Extra Decadent Chocolate Raspberry Cookies
  • 16 T. salted butter
  • 160g caster sugar (extra fine)
  • 160g light brown sugar
  • 200g Ghirardelli dark Chocolate Chips
  • 200g Ghirardelli semi sweet chips (or use all dark chips if you prefer)
  • 25g freeze dried raspberries
  • 35g cocoa powder
  • 35g black cocoa powder
  • 300g all purpose flour
  • 130g self-rising flour
  • 2 tsp baking powder
  • 1 tsp kosher salt
  • 15g freeze dried raspberry powder (I made this by grinding up some freeze dried rasp in food processor.)
  • 3 eggs
  1. Preheat oven 350
  2. In a mixer, beat butter to break it up.
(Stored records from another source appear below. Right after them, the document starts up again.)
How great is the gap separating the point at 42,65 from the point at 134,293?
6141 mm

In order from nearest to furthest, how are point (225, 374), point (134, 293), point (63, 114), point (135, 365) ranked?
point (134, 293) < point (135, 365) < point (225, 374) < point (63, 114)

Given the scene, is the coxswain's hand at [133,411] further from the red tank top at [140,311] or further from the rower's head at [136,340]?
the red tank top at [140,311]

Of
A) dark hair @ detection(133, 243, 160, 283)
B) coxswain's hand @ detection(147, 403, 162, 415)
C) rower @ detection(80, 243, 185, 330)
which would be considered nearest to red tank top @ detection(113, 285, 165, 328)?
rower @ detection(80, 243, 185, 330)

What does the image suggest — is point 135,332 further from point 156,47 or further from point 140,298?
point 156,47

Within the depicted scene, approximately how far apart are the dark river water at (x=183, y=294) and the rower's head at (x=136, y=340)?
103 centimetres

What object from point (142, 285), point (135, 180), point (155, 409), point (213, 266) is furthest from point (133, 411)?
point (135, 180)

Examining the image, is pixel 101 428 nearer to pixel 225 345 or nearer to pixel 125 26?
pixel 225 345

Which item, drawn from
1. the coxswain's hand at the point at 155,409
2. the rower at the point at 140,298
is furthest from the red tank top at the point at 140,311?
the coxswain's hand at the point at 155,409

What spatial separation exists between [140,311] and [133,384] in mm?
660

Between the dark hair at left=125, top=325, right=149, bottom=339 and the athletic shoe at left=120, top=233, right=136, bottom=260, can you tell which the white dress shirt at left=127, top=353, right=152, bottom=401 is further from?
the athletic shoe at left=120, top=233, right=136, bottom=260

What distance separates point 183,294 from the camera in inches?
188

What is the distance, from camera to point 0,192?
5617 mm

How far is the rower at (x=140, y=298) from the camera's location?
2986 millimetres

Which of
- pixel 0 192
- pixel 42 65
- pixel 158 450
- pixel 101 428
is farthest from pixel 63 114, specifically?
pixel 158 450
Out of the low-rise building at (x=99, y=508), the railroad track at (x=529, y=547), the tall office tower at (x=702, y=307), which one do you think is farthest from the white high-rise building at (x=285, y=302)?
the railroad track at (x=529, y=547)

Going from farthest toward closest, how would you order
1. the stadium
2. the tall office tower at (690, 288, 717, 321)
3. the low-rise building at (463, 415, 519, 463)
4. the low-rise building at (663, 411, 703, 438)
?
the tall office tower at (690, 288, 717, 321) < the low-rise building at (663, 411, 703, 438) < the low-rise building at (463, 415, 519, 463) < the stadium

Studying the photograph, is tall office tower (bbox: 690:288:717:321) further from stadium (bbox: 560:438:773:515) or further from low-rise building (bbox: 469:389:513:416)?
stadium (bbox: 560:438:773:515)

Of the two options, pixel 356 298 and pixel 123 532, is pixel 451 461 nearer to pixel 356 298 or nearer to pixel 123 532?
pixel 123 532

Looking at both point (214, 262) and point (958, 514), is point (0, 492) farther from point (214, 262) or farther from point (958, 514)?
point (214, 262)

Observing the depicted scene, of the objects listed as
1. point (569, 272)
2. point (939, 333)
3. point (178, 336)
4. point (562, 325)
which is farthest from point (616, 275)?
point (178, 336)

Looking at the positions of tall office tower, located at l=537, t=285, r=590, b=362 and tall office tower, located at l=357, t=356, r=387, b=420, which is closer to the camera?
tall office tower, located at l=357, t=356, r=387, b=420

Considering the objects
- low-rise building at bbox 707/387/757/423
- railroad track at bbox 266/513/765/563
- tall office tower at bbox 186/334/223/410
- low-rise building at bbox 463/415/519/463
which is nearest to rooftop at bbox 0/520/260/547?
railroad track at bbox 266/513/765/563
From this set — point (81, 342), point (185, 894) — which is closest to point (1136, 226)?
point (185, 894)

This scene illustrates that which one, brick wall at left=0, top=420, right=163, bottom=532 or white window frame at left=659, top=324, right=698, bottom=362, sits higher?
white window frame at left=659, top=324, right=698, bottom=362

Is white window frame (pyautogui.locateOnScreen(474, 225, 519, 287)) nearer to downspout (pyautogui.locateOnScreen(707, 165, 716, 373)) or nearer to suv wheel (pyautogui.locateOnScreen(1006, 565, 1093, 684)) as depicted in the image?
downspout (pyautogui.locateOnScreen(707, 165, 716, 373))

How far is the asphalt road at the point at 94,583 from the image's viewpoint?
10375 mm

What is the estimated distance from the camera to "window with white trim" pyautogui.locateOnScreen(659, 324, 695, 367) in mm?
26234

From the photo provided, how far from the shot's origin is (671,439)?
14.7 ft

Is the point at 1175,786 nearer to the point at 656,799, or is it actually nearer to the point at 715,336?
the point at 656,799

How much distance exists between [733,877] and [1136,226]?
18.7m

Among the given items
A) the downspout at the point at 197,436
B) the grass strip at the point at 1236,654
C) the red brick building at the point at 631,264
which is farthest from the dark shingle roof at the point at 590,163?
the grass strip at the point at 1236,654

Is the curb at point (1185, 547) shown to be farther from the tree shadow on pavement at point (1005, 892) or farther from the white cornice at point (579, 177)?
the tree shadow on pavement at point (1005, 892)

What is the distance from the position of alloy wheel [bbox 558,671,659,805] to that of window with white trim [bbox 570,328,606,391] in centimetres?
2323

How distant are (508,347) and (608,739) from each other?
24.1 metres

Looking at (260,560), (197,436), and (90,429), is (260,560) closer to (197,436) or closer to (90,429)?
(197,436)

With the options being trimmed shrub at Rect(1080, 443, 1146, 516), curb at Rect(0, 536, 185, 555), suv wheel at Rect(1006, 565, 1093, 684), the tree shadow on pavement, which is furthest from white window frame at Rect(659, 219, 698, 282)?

  3. Add sugars and mix to combine.
  4. Add chips and dried raspberries.
  5. Add cocoas, , flours, powder, salt, rasp powder.
  6. Add eggs until dough forms on beater.
  7. Weigh out mounds of 125 grams. (Can shape in a disk or leave tall-both spread about the same.)
  8. Preheat a jelly roll pan 5 mins without parchment.
  9. Remove hot pan and place 6 mounds of dough spaced apart on the sheet.
  10. Bake 13-14 mins and cool on sheet.
  11. Cookies will firm up as they sit.